PROBLEMS AND TASKS:
**1)** In the diabetes report, how many adults' National Health Interview Survey data were linked?
**2)** Say whether each statement agrees with the diabetes report, answering yes or no and quoting the words that decide it. (a) The study included gestational diabetes. (b) Based on 2000 to 2011 data, the lifetime risk of diagnosed diabetes from age 20 was 39.6% for women. (c) Years spent with diabetes rose more for women than for men.
**3)** Continue the diabetes report from its last sentence.

TEXT PROVIDED:
There has been an increase in years spent with diabetes due to trends of continued increases in the incidence of diagnosed diabetes combined with declining mortality, according to research published online in The Lancet Diabetes & Endocrinology.
Edward W. Gregg, PhD, from the CDC in Atlanta, and colleagues linked mortality data and diabetes incidence data obtained from the National Health Interview Survey for 598,216 adults (1985 to 2011). Cohorts were classified as 1985 to 1989, 1990 to 1999 and 2000 to 2011. Gestational diabetes was excluded.
The researchers found that the lifetime risk of diagnosed diabetes from age 20 years was 40.2% for men and 39.6% for women based on 2000 to 2011 data, representing increases of 20 and 13 percentage points, respectively, since 1985 to 1989.
Hispanic men and women, and non-Hispanic black women, for whom lifetime risk now exceeds 50%, had the highest lifetime risks.
When diagnosed at age 40 years, the number of life-years lost to diabetes decreased from 7.7 years in 1990 to 1999 to 5.8 years in 2000 to 2011 in men and from 8.7 to 6.8 years in women over the same period.
Due to the increasing diabetes prevalence, the average number of years lost because of diabetes for the population as a whole increased by 46% in men and 44% in women. Years spent with diabetes increased by 156% in men and by 70% in women.
“As the number of diabetes cases continue to increase and patients live longer there will be a growing demand for health services and extensive costs. More effective lifestyle interventions are urgently needed to reduce the number of new cases in the USA and other developed nations,” Dr. Gregg said in a press release.”

GIVEN INFORMATION:
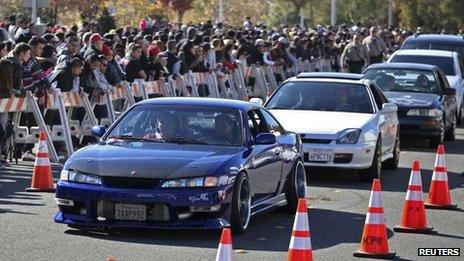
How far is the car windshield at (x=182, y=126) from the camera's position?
13.2 metres

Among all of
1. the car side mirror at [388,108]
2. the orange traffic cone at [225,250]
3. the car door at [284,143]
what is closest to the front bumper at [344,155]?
the car side mirror at [388,108]

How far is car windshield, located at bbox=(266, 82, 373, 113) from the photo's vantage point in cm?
1902

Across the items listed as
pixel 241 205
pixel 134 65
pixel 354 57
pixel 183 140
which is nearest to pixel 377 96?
pixel 134 65

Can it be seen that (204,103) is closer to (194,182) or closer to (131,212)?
(194,182)

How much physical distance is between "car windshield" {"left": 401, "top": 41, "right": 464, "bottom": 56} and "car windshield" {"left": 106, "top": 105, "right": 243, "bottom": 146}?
1912 centimetres

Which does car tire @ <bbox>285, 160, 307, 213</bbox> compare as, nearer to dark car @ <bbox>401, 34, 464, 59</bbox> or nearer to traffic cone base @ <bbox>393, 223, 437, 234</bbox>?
traffic cone base @ <bbox>393, 223, 437, 234</bbox>

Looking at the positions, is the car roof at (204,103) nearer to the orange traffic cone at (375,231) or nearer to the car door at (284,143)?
the car door at (284,143)

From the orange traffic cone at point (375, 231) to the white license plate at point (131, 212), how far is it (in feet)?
6.70

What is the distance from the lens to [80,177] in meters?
12.2

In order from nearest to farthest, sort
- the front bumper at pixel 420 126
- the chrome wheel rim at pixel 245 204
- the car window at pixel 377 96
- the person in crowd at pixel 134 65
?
the chrome wheel rim at pixel 245 204 → the car window at pixel 377 96 → the person in crowd at pixel 134 65 → the front bumper at pixel 420 126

TASK ANSWERS:
**1)** 598,216 adults

**2)**
(a) No: "Gestational diabetes was excluded."
(b) Yes: "40.2% for men and 39.6% for women based on 2000 to 2011 data"
(c) No: "Years spent with diabetes increased by 156% in men and by 70% in women."

**3)**
In a linked comment, Lorrainse Lipscombe, MD, of Women’s College Hospital and the University of Toronto in Canada, noted that the diabetes prevalence observed in the study conducted by Gregg and colleagues is likely similar across the developed world. Prevention efforts involving lifestyle changes are therefore extremely important, although “provision of these interventions on an individual basis may not be sustainable.”
“Only a population-based approach to prevention can address a problem of this magnitude. Prevention strategies should include optimization of urban planning, food-marketing policies, and work and school environments that enable individuals to make healthier lifestyle choices,” Lipscombe wrote.
“With an increased focus on interventions aimed at children and their families, there might still be time to change the fate of our future generations by lowering their risk of type 2 diabetes.”